*Job:* Copy out the lines below word for word, starting at the line that contains "How much distance" and running to the last line, with both ends included. Leave the pictures out.
------------------------
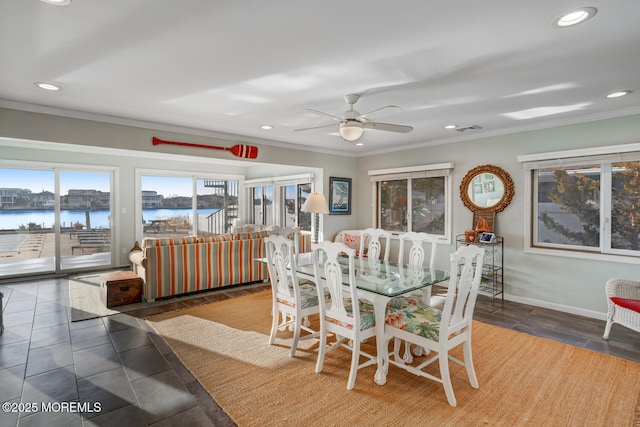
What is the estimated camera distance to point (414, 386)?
2.42 m

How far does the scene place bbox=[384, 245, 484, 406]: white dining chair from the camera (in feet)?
7.14

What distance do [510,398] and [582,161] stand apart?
3002mm

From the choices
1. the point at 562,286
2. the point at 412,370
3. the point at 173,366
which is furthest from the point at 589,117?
the point at 173,366

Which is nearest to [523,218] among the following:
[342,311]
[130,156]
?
[342,311]

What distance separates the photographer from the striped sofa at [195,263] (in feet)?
14.2

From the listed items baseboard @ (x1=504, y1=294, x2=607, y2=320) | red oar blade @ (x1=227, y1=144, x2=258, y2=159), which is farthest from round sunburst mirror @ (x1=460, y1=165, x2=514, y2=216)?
red oar blade @ (x1=227, y1=144, x2=258, y2=159)

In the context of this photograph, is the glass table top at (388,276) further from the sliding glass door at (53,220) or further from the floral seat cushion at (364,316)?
the sliding glass door at (53,220)

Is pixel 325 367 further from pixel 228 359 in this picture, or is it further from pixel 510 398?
pixel 510 398

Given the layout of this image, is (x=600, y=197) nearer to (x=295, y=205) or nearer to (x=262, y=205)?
(x=295, y=205)

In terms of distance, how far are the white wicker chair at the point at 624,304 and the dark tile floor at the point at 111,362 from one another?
221 millimetres

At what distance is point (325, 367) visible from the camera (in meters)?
2.68

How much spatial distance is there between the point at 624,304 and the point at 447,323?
2157 millimetres

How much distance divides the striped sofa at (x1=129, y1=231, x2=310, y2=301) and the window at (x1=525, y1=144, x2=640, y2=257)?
4.02m

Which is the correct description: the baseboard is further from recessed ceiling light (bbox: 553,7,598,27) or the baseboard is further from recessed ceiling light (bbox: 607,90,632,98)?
recessed ceiling light (bbox: 553,7,598,27)
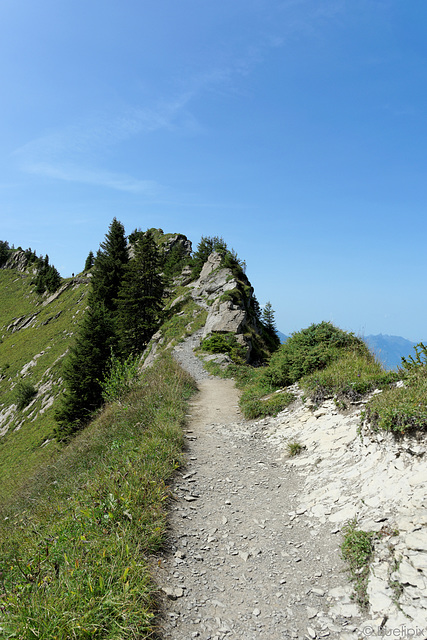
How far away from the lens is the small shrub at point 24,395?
------------------------
*Response to the exercise:*
How much distance divides the striped sofa at (x1=129, y1=231, x2=310, y2=301) and the window at (x1=525, y1=144, x2=640, y2=257)?
4.02m

Which is the correct description: the baseboard is further from recessed ceiling light (bbox: 553,7,598,27) or the baseboard is further from recessed ceiling light (bbox: 607,90,632,98)?
recessed ceiling light (bbox: 553,7,598,27)
How far away from the lens is the small shrub at point 24,395?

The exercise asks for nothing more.